In this episode we will showcase parallelizing using Dask.

Dask

Dask is composed of two parts:

  • Dynamic task scheduling optimized for computation. Similar to other workflow management systems, but optimized for interactive computational workloads.

  • “Big Data” collections like parallel arrays, dataframes, and lists that extend common interfaces like NumPy, Pandas, or Python iterators to larger-than-memory or distributed environments. These parallel collections run on top of dynamic task schedulers.
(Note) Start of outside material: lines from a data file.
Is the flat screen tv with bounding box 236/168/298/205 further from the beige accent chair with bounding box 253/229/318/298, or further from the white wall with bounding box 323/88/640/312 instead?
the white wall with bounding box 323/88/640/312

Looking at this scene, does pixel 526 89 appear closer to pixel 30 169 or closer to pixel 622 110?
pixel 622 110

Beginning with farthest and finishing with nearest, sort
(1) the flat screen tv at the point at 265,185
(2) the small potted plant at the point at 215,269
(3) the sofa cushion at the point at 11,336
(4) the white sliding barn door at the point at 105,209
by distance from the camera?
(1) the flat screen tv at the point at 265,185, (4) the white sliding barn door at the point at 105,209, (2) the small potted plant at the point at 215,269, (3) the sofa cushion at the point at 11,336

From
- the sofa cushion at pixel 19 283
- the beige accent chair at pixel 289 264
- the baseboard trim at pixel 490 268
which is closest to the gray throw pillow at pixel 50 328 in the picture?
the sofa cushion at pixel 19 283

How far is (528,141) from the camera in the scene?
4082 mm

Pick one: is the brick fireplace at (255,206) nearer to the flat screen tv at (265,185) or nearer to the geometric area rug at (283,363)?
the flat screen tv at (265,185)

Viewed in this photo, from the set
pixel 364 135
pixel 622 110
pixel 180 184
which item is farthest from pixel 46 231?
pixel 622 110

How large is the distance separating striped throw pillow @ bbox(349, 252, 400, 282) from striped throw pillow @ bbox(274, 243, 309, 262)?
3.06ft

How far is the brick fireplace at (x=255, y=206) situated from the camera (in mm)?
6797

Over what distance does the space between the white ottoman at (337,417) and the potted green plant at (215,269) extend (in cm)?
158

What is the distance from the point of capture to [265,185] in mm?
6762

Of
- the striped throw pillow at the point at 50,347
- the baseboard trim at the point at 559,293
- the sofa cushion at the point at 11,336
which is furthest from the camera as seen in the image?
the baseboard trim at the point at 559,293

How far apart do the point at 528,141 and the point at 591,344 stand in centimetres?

../_images/dask-overview.svg

High level collections are used to generate task graphs which can be executed by schedulers on a single machine or a cluster. From the Dask documentation

Dask distributed and dashboard

Dask has a plugin package known as distributed which brings in the capability to tap into a variety of computing setups: ranging from local machines to HPC/Supercomputers and Kubernetes clusters. It also has an integrated web application called dashboard to monitor the application.

Dask Bag

A Dask bag enables processing data that can be represented as a sequence of arbitrary inputs (“messy data”), like in a Python list. Dask Bags are often used to for preprocessing log files, JSON records, or other user defined Python objects.

We will content ourselves with implementing a dask version of the word-count problem, specifically the step where we count words in a text.

Demo: Dask version of word-count

First navigate to the word-count-hpda directory. The serial version (wrapped in multiple functions in the source/wordcount.py code) looks like this:

filename = './data/concat.txt'
DELIMITERS = ". , ; : ? $ @ ^ < > # % ` ! * - = ( ) [ ] { } / \" '".split()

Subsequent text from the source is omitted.